I am working with ordinal scales for cerebral atrophy (ratings 0 to 4) and vascular burden (ratings 0 to 3) assessed by two raters. I have installed the extension bundle for weighted kappa from SPSS (version 25) but I keep getting the error message "some ratings are less than one this command is not executed". I have looked through the threads here and the Internet but as far as I can see nobody has come up with this problem. I know from the literature that intra- and inter-rater reliability are commonly calculated for these scales using weighted kappa. Also, weighted kappa seems to be applicable to ratings of zero in SPSS(e.g.http://www.spssusers.co.uk/Events/2015/ALDRIDGE2015.pdf) The only solution I see is recoding the ratings to avoid the value of zero but, since I would have to keep in my dataset (which is very large!) the original ratings (which are the ones that are clinically meaningful), I would end up having so many variables that it would all get very confusing and it seems a pity, especially if the error message is due to me making some mistake I am unaware of. Any help would be greatly appreciated!!

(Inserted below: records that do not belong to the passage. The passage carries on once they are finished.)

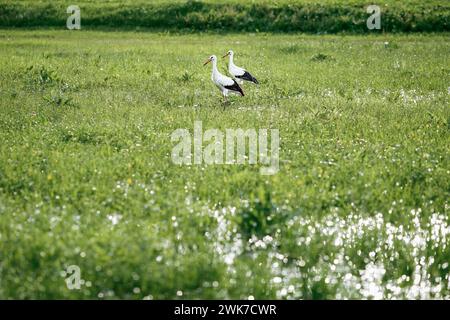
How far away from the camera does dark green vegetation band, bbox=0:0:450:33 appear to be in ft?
118

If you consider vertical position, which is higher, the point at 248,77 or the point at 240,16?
the point at 248,77

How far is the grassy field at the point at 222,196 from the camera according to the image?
6.75 m

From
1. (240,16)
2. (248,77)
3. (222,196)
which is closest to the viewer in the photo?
(222,196)

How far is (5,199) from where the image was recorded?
8.66m

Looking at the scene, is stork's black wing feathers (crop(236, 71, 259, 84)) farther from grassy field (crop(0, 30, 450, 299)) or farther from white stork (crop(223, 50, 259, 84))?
grassy field (crop(0, 30, 450, 299))

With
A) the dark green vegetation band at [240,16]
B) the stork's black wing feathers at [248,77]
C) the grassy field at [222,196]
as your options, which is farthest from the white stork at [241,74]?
the dark green vegetation band at [240,16]

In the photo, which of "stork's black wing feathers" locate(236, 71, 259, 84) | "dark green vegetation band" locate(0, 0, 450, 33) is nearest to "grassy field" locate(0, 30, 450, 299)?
"stork's black wing feathers" locate(236, 71, 259, 84)

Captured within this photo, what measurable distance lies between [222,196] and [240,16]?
29.3 meters

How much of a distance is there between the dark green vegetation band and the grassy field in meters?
18.8

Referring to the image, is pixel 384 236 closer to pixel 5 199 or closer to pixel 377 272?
pixel 377 272

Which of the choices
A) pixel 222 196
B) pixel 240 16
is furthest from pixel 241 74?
pixel 240 16

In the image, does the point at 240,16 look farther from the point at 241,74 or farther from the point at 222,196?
the point at 222,196

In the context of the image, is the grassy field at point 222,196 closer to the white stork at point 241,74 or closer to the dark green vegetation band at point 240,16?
the white stork at point 241,74

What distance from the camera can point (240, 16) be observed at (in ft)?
122
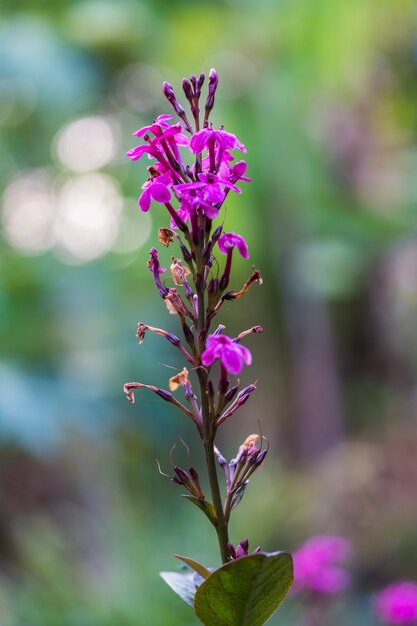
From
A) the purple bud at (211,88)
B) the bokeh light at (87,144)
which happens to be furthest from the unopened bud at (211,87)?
the bokeh light at (87,144)

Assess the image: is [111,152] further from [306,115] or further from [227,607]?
[227,607]

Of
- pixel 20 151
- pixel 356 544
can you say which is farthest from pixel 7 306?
pixel 356 544

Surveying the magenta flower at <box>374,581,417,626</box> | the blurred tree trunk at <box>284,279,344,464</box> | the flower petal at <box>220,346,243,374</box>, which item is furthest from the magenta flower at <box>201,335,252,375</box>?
the blurred tree trunk at <box>284,279,344,464</box>

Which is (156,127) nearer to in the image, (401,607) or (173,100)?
(173,100)

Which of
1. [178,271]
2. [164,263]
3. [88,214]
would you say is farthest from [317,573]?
[88,214]

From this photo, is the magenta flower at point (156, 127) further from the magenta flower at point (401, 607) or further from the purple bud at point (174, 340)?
the magenta flower at point (401, 607)
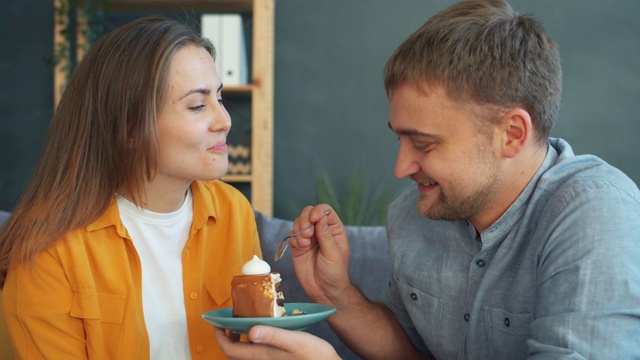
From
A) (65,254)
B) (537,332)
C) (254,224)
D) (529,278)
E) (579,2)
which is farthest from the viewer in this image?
(579,2)

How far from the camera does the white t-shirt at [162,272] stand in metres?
1.90

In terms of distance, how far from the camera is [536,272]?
65.3 inches

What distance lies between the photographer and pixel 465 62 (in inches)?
66.8

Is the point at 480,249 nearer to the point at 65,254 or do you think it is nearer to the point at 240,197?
the point at 240,197

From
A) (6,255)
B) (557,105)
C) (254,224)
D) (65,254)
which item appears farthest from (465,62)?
(6,255)

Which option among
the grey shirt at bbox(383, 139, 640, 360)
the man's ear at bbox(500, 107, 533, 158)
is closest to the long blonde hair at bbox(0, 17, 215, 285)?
the grey shirt at bbox(383, 139, 640, 360)

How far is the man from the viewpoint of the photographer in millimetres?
1488

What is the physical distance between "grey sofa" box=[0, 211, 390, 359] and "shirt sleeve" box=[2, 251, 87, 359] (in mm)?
446

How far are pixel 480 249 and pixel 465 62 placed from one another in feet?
1.45

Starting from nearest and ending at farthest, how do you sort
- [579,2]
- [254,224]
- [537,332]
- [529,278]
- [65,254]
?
[537,332] < [529,278] < [65,254] < [254,224] < [579,2]

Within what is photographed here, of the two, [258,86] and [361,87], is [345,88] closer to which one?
[361,87]

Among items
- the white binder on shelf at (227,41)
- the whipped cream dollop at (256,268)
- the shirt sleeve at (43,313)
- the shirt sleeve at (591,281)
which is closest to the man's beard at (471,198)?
the shirt sleeve at (591,281)

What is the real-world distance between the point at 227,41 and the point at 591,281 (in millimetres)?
2963

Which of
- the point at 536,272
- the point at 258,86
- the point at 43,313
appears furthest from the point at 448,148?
the point at 258,86
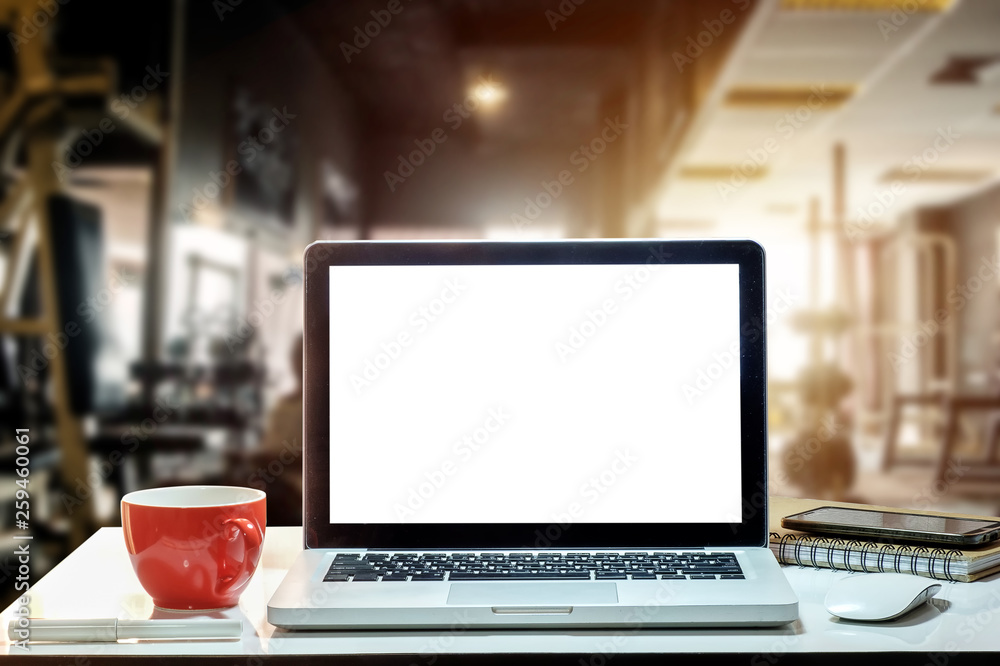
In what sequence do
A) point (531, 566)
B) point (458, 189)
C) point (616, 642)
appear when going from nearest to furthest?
point (616, 642)
point (531, 566)
point (458, 189)

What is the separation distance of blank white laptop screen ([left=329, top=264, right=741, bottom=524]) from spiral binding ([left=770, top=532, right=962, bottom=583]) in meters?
0.11

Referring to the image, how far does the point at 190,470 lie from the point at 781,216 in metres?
1.91

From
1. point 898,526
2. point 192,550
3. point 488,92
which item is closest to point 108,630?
point 192,550

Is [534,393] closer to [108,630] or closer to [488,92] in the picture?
[108,630]

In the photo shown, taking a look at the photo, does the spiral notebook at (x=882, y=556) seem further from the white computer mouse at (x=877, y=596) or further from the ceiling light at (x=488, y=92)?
the ceiling light at (x=488, y=92)

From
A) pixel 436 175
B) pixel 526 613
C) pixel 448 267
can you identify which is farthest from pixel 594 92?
pixel 526 613

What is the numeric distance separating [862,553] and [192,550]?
19.6 inches

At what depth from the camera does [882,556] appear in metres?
0.63

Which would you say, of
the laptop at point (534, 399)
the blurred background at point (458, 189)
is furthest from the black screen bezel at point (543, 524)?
the blurred background at point (458, 189)

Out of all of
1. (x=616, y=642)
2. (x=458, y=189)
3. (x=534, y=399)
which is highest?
(x=458, y=189)

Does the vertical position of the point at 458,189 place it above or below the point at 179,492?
above

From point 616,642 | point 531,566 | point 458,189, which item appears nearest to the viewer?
point 616,642

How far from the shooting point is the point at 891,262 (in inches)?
95.7

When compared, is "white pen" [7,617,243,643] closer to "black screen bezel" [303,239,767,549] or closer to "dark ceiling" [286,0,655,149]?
"black screen bezel" [303,239,767,549]
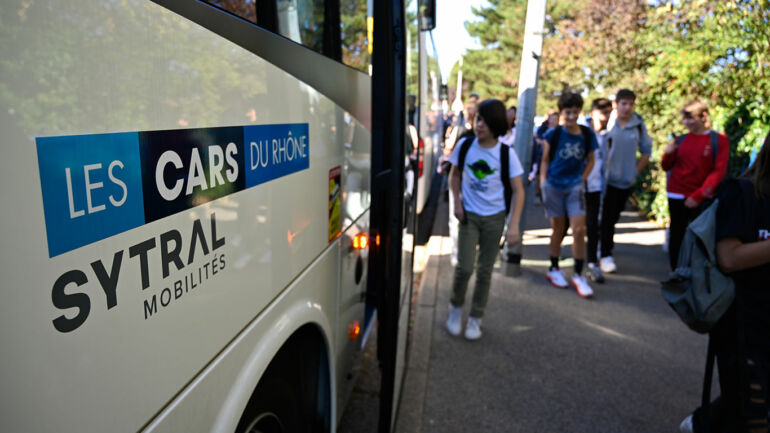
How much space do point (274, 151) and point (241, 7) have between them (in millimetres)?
408

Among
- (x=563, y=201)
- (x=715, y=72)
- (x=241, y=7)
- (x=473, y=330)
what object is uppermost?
(x=715, y=72)

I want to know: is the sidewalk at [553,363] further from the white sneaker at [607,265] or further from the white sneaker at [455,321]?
the white sneaker at [607,265]

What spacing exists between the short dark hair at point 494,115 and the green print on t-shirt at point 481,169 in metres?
0.25

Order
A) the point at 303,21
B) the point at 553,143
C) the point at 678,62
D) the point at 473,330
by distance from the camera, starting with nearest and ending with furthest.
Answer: the point at 303,21, the point at 473,330, the point at 553,143, the point at 678,62

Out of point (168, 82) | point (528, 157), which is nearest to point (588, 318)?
point (528, 157)

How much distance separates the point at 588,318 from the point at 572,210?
1.04 metres

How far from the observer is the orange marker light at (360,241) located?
8.49ft

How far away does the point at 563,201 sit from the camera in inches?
196

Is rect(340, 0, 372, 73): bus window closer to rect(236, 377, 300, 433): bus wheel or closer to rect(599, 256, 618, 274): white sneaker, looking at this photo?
rect(236, 377, 300, 433): bus wheel

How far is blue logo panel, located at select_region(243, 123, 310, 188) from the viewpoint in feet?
4.45

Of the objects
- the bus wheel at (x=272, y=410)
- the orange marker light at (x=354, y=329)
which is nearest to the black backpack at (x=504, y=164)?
the orange marker light at (x=354, y=329)

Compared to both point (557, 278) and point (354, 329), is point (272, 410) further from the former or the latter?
point (557, 278)

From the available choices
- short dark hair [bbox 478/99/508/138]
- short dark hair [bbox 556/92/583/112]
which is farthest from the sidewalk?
short dark hair [bbox 556/92/583/112]

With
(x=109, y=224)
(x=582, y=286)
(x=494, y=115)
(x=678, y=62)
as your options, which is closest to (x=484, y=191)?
(x=494, y=115)
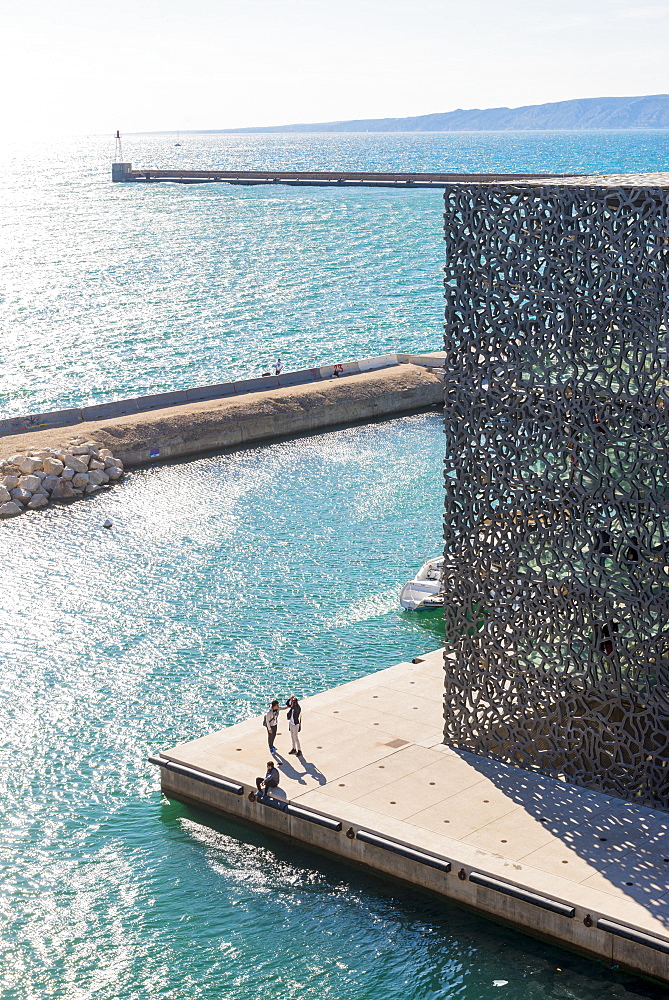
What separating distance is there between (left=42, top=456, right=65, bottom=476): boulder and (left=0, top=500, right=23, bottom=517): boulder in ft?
9.85

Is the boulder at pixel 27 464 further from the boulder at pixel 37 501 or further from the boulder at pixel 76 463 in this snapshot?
the boulder at pixel 37 501

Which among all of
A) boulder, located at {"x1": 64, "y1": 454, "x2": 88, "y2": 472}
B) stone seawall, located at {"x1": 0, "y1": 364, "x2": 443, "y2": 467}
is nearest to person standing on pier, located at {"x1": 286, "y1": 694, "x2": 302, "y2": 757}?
boulder, located at {"x1": 64, "y1": 454, "x2": 88, "y2": 472}

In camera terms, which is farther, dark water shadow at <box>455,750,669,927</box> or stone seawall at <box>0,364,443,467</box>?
stone seawall at <box>0,364,443,467</box>

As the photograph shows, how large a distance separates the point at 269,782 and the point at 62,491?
28666mm

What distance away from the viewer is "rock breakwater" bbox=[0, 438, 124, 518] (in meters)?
49.8

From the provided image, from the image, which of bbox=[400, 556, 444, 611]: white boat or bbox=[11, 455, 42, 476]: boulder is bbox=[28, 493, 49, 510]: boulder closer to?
bbox=[11, 455, 42, 476]: boulder

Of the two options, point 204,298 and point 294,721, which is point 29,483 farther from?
point 204,298

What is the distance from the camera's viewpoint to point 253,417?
63.3m

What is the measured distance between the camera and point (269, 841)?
24922 millimetres

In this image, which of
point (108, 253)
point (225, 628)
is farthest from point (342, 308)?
point (225, 628)

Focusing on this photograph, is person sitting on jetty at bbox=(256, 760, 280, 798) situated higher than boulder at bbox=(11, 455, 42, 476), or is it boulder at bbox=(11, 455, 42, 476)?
boulder at bbox=(11, 455, 42, 476)

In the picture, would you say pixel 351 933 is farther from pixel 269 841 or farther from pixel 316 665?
pixel 316 665

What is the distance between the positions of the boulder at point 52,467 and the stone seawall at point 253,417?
10.5ft

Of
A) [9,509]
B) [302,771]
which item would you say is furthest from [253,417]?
[302,771]
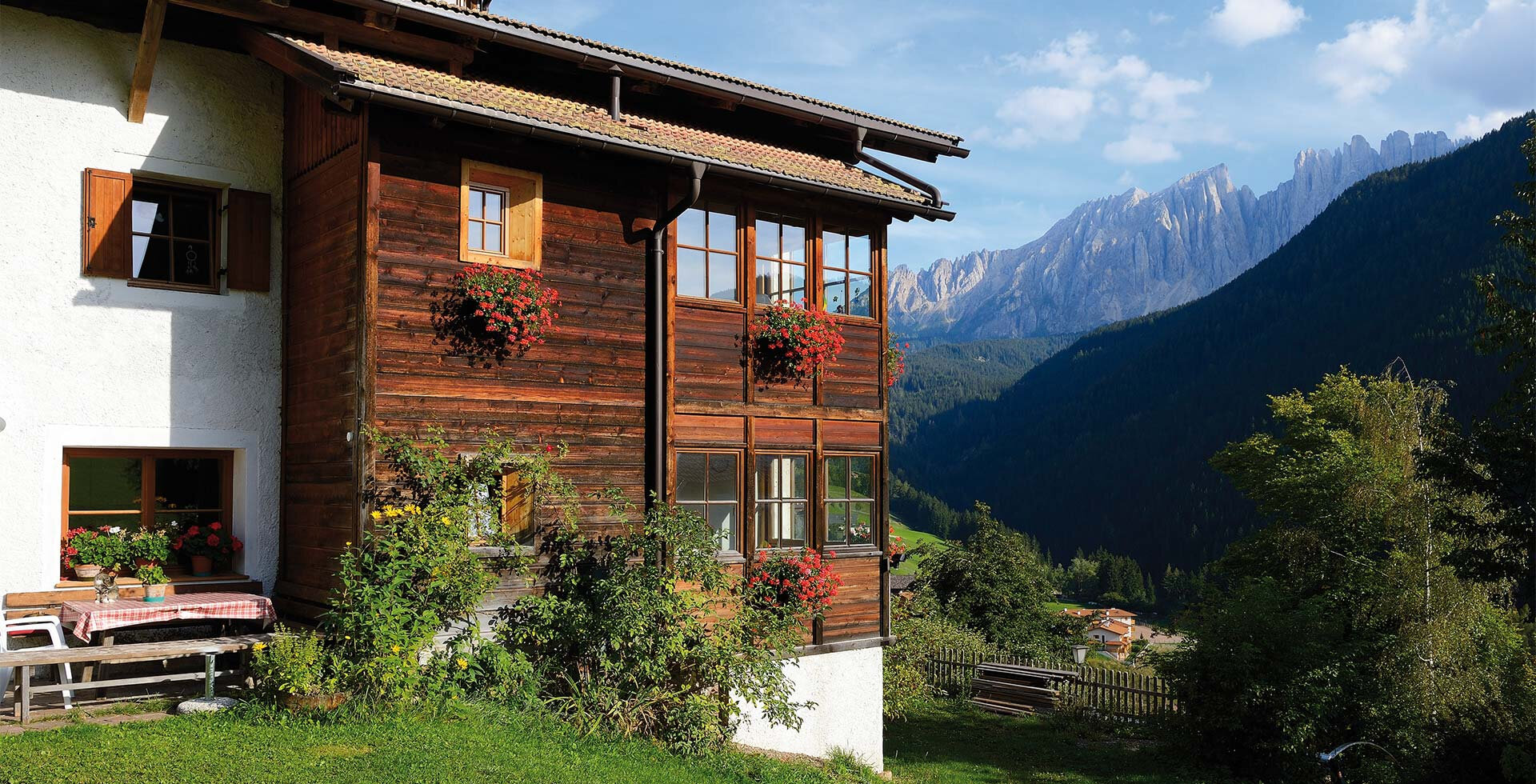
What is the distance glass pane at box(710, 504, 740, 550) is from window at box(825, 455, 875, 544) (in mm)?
1323

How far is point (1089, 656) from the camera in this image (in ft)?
156

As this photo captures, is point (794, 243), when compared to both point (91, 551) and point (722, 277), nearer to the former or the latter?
point (722, 277)

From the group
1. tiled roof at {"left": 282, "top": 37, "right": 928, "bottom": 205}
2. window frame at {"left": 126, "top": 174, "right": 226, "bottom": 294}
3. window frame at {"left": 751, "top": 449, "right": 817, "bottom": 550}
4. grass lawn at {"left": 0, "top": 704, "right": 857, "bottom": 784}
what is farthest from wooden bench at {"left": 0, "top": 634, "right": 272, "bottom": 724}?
window frame at {"left": 751, "top": 449, "right": 817, "bottom": 550}

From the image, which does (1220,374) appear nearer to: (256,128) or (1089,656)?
(1089,656)

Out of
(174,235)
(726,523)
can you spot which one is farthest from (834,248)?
(174,235)

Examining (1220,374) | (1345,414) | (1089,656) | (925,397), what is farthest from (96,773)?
(925,397)

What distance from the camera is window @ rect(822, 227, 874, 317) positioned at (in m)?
13.7

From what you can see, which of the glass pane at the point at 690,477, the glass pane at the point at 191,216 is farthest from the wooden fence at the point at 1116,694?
the glass pane at the point at 191,216

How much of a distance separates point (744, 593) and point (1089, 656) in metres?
39.1

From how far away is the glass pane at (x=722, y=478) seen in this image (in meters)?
12.7

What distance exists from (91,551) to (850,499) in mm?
7909

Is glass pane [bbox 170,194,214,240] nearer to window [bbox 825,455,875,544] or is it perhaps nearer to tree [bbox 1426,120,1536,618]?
window [bbox 825,455,875,544]

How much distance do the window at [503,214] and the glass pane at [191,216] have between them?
8.52ft

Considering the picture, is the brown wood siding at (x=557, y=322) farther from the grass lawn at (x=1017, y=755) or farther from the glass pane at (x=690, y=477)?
the grass lawn at (x=1017, y=755)
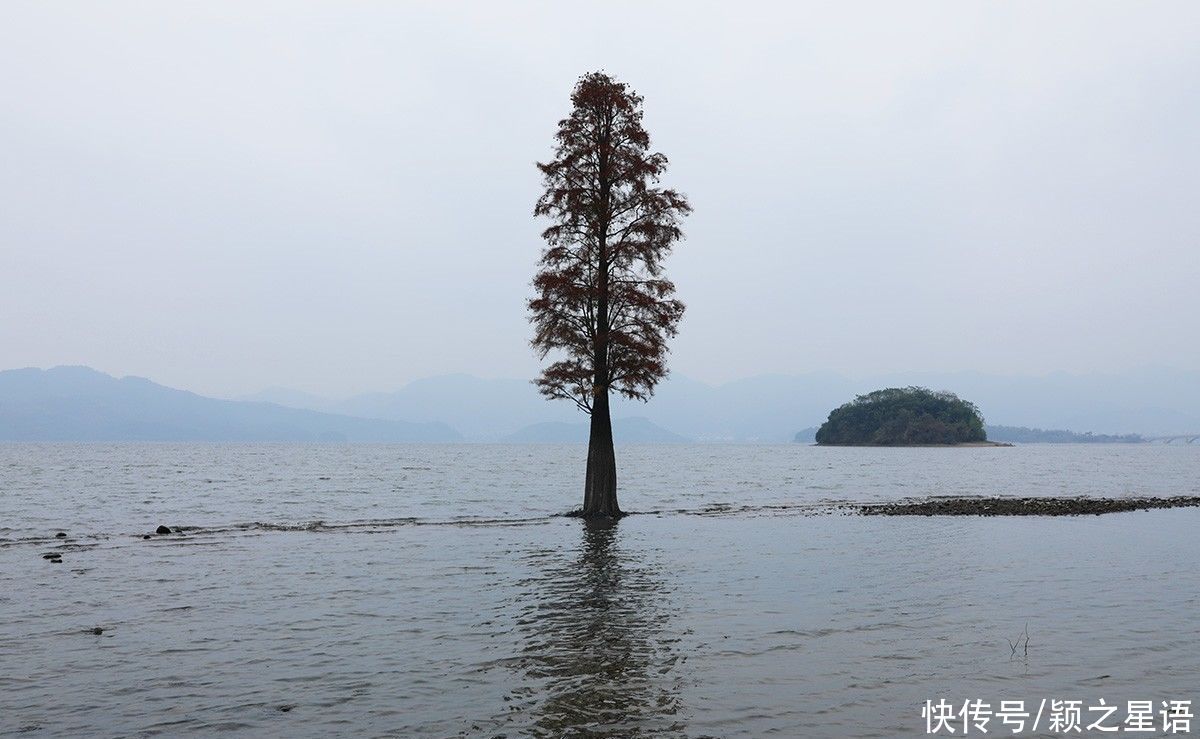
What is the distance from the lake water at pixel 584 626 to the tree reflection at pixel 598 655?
0.23 feet

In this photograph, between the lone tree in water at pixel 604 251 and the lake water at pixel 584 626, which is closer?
the lake water at pixel 584 626

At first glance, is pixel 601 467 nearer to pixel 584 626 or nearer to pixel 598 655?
pixel 584 626

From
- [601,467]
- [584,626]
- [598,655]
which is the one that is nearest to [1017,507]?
[601,467]

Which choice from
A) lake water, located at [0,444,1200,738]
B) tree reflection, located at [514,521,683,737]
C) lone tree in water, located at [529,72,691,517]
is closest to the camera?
tree reflection, located at [514,521,683,737]

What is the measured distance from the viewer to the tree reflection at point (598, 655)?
11.0 m

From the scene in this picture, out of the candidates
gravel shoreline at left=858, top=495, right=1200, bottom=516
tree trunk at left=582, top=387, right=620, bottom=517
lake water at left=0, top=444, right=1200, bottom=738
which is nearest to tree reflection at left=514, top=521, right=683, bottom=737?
lake water at left=0, top=444, right=1200, bottom=738

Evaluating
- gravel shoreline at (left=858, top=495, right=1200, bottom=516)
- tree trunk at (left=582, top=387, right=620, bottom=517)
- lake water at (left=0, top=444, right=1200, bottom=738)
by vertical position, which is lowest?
lake water at (left=0, top=444, right=1200, bottom=738)

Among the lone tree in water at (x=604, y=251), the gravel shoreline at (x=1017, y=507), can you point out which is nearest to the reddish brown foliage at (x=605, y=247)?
the lone tree in water at (x=604, y=251)

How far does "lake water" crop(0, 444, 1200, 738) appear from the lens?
1164 cm

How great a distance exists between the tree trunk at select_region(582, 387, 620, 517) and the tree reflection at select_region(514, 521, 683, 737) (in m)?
12.9

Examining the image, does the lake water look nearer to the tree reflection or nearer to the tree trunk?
the tree reflection

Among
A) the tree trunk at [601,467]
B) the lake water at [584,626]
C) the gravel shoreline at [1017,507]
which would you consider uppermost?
the tree trunk at [601,467]

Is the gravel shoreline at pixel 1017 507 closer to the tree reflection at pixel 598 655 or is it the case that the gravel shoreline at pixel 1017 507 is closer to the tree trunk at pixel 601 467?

I also have a second question: in clinical practice average values of the ordinal scales are often used. For instance if atrophy is 1 for the left hemisphere and 2 for the right hemisphere a value of 1.5 is frequently used to summarize this information. I have read the threads on means of ordinal variables and I understand this issue is controversial. However I need to calculate intra and inter-rater variability for the means of the ordinal scale. I can't use weighted kappa (which obviously works only with integers) and I would not want to use Spearman's correlation coefficient because I take it that it tells me how much the ratings are correlated in terms of a linear relationship but not how much they are identical to each other (i.e if one of the two raters systematically over-rated by one point, the scores of the two raters would have a correlation of one but would not be in agreement with each other which is what I am interested in). I think I could maybe use Cohen's unweighted kappa but I wonder if there is a better way to go about this..
I really would be very grateful to anyone who could give me a hand.